Half a dozen men crowd round one of the many small colourful wooden shacks off a main street in Hargeisa, Somaliland, shouting and arguing over the quality of khat – a mild narcotic that has been likened to both coffee and cocaine – that they’ve just been hastily handed by the vendor.
Customers quickly come and go, grabbing bundles of the green leafy, legal plant that they deem good enough before punching digits into phones and disappearing as quickly as they came.

“We need to do everything quickly, and paying with cash here is slow,” Omar, one of the khat sellers says as he chews on the green leafy plant himself. “It keeps people calm if they can get their khat quickly.”

No cash is transferred, and there’s not a credit card in sight. But customers haven’t got their daily khat fix for free; they’ve paid using their mobiles, transferring money on the sandy Somali street in seconds with little more than a mobile phone and a few numbers.
There are not many things tiny Somaliland can claim to be a world leader in, but cashless payments might be one.

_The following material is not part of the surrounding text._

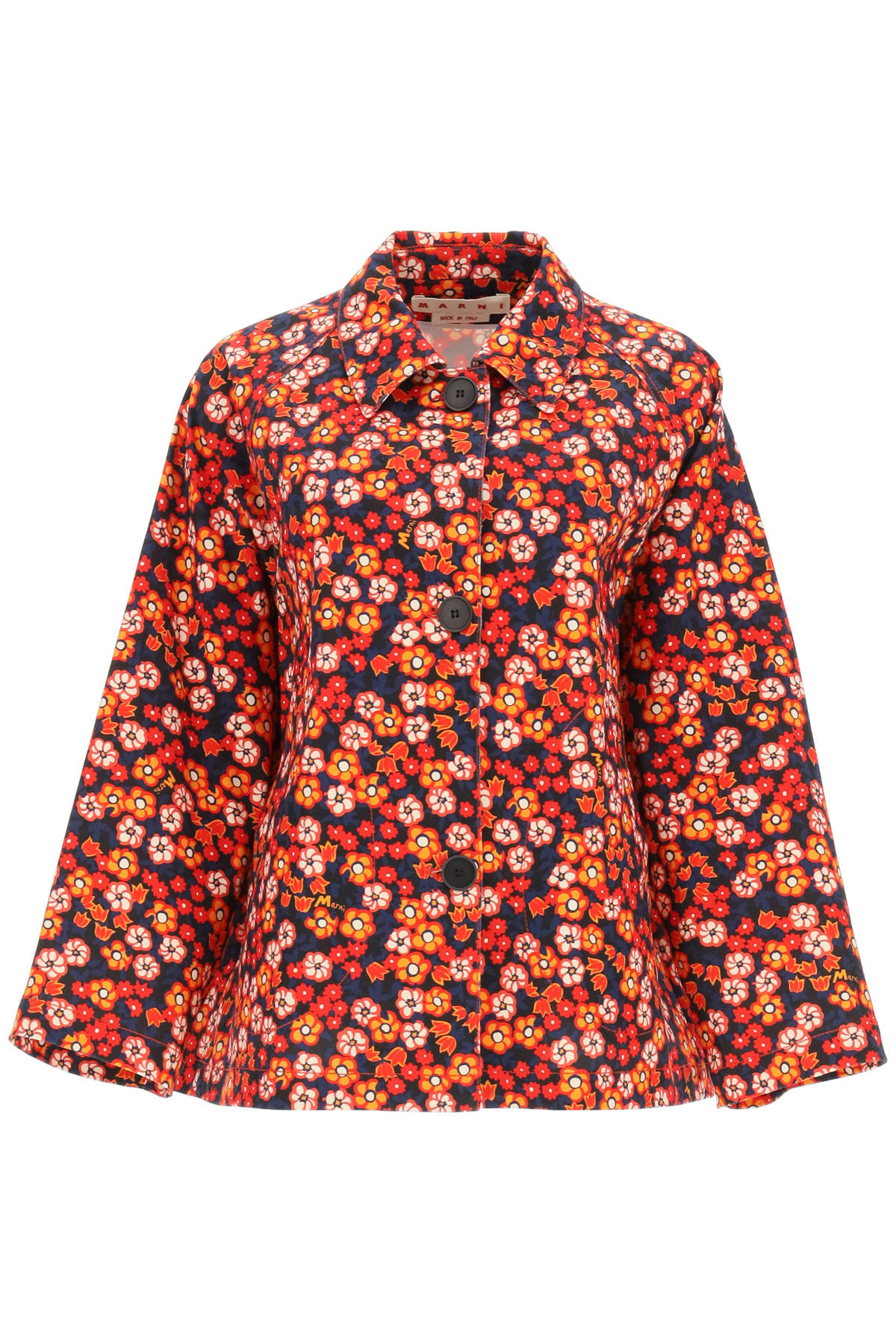 Marni POP GARDEN PRINT JACKET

The self-declared country, which broke away from Somalia in 1991 but remains unrecognised by the international community, has become something of a wild frontier for cashless payments as it charts a trajectory towards creating the world’s first cashless society.
Whether in a shack on the side of a road or a supermarket in the capital of Hargeisa, mobile payments are fast becoming the standard in the country.

There are not many things tiny Somaliland can claim to be a world leader in, but cashless payments might be one
“Most people are paying by mobile now,” Omar says, as he processes a payment on his mobile in one hand. “It’s so much easier.”
While developed and developing countries alike have been moving toward cashless payments with phones or contactless cards, Somaliland’s motivation is unique.

This shift away from cash is in part due to the rapid devaluing of the Somaliland shilling, the breakaway republic’s own currency which now trades at around 1 USD to 9,000 shillings. A few years ago it was just half that.

Somaliland broke away from Somalia in 1991 at the start of the country’s deadly civil war – a conflict that has continued in different forms to this day.

The shilling also experienced a turbulent beginning. Introduced in 1994 it was widely used to finance weapons and the region’s war against armed groups, before later being printed on demand by officials to further political aims in the breakaway republic, resulting in an almost constant devaluing of the currency year by year.

With denominations of 500 and 1,000 being the most common, just paying for a few groceries can require a wad of notes, while a medium-sized transaction requires a bag stuffed with the currency.

As for moneychangers who make their living exchanging US dollars and euro to shillings on the street, wheelbarrows are often used to move the piles of notes from one street to the next.

The breakaway republic’s own currency which now trades at around 1 USD to 9,000 shillings. A few years ago it was just half that.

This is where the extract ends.